There is an innovation competition across the land, and the various houses compete. All the ideas have been collected and scored, and now is the time to calculate the results to find out the most innovative house.
Each idea is scored by a random group of people. The number of scorers is different for each idea. There might be only one scorer, or there might be many. Unfortunately some scores were lost and were replaced by nulls. These scores should be ignored entirely. Ideas with no scores are entirely excluded from consideration. The total score of each idea is the average of all its scores.
Ideas are submitted by people, and people are affiliated with houses, therefore ideas are credited to houses.

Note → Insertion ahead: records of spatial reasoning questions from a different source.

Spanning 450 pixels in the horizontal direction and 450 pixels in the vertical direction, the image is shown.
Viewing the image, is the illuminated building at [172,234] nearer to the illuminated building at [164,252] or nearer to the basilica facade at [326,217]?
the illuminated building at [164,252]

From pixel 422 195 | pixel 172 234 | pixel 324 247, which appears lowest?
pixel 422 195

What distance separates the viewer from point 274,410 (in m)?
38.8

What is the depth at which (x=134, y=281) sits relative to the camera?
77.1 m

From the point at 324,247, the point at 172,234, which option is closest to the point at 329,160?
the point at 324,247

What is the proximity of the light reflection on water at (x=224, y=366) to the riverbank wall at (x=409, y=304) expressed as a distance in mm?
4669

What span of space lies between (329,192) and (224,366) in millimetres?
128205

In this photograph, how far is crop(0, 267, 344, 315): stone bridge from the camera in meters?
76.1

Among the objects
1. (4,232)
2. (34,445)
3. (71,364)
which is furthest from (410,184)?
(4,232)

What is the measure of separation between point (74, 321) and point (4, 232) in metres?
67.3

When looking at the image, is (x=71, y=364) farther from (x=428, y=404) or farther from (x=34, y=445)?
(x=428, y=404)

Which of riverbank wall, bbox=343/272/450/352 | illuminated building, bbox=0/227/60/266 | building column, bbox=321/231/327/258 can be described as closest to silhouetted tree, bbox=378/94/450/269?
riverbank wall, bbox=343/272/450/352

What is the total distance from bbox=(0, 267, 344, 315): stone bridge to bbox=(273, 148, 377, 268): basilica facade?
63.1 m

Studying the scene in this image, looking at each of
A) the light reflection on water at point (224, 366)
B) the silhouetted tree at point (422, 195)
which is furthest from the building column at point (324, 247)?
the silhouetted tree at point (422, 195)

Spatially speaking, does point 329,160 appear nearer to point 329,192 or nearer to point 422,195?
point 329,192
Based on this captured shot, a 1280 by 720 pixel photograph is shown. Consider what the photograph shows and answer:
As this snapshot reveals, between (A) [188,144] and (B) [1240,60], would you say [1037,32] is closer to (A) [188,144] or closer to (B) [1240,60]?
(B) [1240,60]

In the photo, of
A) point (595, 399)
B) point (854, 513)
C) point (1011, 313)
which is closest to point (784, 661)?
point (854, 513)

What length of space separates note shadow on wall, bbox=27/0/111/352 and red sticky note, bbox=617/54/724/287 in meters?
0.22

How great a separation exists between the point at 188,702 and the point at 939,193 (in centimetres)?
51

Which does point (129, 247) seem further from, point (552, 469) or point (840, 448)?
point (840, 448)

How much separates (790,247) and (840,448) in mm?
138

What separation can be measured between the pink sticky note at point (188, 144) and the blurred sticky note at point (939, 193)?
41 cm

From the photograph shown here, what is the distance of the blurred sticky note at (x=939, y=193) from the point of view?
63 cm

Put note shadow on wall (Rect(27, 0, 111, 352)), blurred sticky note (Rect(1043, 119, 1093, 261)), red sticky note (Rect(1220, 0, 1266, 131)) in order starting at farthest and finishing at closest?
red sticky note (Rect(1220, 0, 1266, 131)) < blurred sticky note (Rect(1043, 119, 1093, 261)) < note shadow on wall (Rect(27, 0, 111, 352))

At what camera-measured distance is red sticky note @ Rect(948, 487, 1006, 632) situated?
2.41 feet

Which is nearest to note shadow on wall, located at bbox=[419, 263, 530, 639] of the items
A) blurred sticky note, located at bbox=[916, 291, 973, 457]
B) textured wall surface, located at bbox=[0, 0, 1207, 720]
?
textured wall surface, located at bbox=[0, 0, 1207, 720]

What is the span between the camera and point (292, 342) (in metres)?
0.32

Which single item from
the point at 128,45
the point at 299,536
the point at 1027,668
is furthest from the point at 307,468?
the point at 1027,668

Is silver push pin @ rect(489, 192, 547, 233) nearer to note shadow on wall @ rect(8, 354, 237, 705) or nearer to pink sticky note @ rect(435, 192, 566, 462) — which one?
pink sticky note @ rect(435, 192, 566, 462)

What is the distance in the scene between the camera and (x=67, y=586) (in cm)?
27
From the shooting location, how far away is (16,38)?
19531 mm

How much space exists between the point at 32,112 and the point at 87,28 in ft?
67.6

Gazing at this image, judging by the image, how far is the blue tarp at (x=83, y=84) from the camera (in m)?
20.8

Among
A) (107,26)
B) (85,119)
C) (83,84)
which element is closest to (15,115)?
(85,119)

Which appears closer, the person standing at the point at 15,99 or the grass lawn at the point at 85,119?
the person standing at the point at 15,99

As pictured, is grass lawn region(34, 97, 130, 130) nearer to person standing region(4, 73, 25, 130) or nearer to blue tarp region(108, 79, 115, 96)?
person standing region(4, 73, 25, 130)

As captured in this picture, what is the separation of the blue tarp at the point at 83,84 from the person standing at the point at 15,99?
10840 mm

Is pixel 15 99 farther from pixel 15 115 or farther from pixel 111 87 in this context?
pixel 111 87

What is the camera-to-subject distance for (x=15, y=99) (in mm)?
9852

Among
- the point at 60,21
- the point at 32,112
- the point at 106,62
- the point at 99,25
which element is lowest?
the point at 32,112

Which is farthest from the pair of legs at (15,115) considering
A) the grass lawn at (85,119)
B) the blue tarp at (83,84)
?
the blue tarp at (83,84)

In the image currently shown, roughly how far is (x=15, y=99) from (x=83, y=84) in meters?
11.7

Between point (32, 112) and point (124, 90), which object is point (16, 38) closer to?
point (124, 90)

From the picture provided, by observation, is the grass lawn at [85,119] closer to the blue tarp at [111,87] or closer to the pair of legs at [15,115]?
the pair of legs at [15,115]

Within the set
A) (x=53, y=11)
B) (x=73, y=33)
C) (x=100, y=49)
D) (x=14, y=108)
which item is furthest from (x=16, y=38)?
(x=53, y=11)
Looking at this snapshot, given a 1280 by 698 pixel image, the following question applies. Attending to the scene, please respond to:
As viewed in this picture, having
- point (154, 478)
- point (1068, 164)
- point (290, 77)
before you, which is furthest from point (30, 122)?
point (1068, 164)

Some people are affiliated with no house, in which case they should be counted as if in the house 'Free folk'.
Some people are affiliated with more than one house, in which case the idea is credited to each and every one of the affiliated houses. For example, if user A is affiliated with houses X and Y, and they have submitted an idea that has a total score of 5.7, both house X and Y will add a score of 5.7 in their tally.
The innovation score of a house is the median of the scores of all the ideas submitted by people affiliated with this house. Higher is better.
The innovation committee expects some results in order to make their decision, but they don't know what format exactly they prefer. You are therefore free to choose your own output format for the results.
The results should include:
- a list of the houses, from most innovative to least innovative
- the innovation score of each house
- the number of ideas submitted by each house
The input data is two JSON files, and their EDN counterparts (containing the same data).
users.json
contains various users, each having an id first name,
last name, email, and potentially a list of their house
affiliation(s).
ideas.json
contains various ideas, each one having an id,
a title, a body, an author-id (pointing to one entry in the users.json
file)
and an array of numeric scores.
The readability of the code is the most important metric. Use descriptive names and add docstrings and comments as needed. Performance is not a consideration as long as the total calculation finishes within a few seconds.
You're free to use any 3rd-party library that seems suitable for the task, keeping in mind the readability constraint.
The solutions should include instructions on how to run it and get the results.
There's no need to write a test suite for this exercise -- this is not production code and it won't be judged as such.
Please excude the outdated popular reference.